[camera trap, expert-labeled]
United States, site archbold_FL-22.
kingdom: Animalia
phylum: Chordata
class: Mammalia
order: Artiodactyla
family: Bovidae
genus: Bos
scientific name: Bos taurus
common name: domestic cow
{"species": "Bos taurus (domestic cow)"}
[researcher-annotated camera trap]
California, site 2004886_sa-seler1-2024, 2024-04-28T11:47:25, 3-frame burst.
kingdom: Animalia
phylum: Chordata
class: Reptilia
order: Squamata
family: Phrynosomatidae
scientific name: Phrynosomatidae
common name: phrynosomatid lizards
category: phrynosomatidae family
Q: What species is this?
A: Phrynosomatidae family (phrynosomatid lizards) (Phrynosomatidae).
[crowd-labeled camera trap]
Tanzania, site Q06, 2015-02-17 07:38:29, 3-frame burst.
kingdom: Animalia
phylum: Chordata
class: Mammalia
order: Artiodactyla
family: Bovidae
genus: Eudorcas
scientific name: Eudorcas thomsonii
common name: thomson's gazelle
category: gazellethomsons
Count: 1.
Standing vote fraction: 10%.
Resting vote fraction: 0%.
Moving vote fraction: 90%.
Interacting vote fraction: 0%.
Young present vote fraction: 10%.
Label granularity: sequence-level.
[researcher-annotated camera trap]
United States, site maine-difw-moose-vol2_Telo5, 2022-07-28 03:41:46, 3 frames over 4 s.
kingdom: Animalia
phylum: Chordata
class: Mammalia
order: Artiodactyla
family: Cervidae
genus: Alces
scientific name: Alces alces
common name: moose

::::::::::

▶ _The task_: Return the material in its entirety, word for word.

▶ _Reply to the exercise_:
[camera trap, expert-labeled]
United States, site archbold_FL-22.
kingdom: Animalia
phylum: Chordata
class: Mammalia
order: Artiodactyla
family: Bovidae
genus: Bos
scientific name: Bos taurus
common name: domestic cow
{"species": "Bos taurus (domestic cow)"}
[researcher-annotated camera trap]
California, site 2004886_sa-seler1-2024, 2024-04-28T11:47:25, 3-frame burst.
kingdom: Animalia
phylum: Chordata
class: Reptilia
order: Squamata
family: Phrynosomatidae
scientific name: Phrynosomatidae
common name: phrynosomatid lizards
category: phrynosomatidae family
Q: What species is this?
A: Phrynosomatidae family (phrynosomatid lizards) (Phrynosomatidae).
[crowd-labeled camera trap]
Tanzania, site Q06, 2015-02-17 07:38:29, 3-frame burst.
kingdom: Animalia
phylum: Chordata
class: Mammalia
order: Artiodactyla
family: Bovidae
genus: Eudorcas
scientific name: Eudorcas thomsonii
common name: thomson's gazelle
category: gazellethomsons
Count: 1.
Standing vote fraction: 10%.
Resting vote fraction: 0%.
Moving vote fraction: 90%.
Interacting vote fraction: 0%.
Young present vote fraction: 10%.
Label granularity: sequence-level.
[researcher-annotated camera trap]
United States, site maine-difw-moose-vol2_Telo5, 2022-07-28 03:41:46, 3 frames over 4 s.
kingdom: Animalia
phylum: Chordata
class: Mammalia
order: Artiodactyla
family: Cervidae
genus: Alces
scientific name: Alces alces
common name: moose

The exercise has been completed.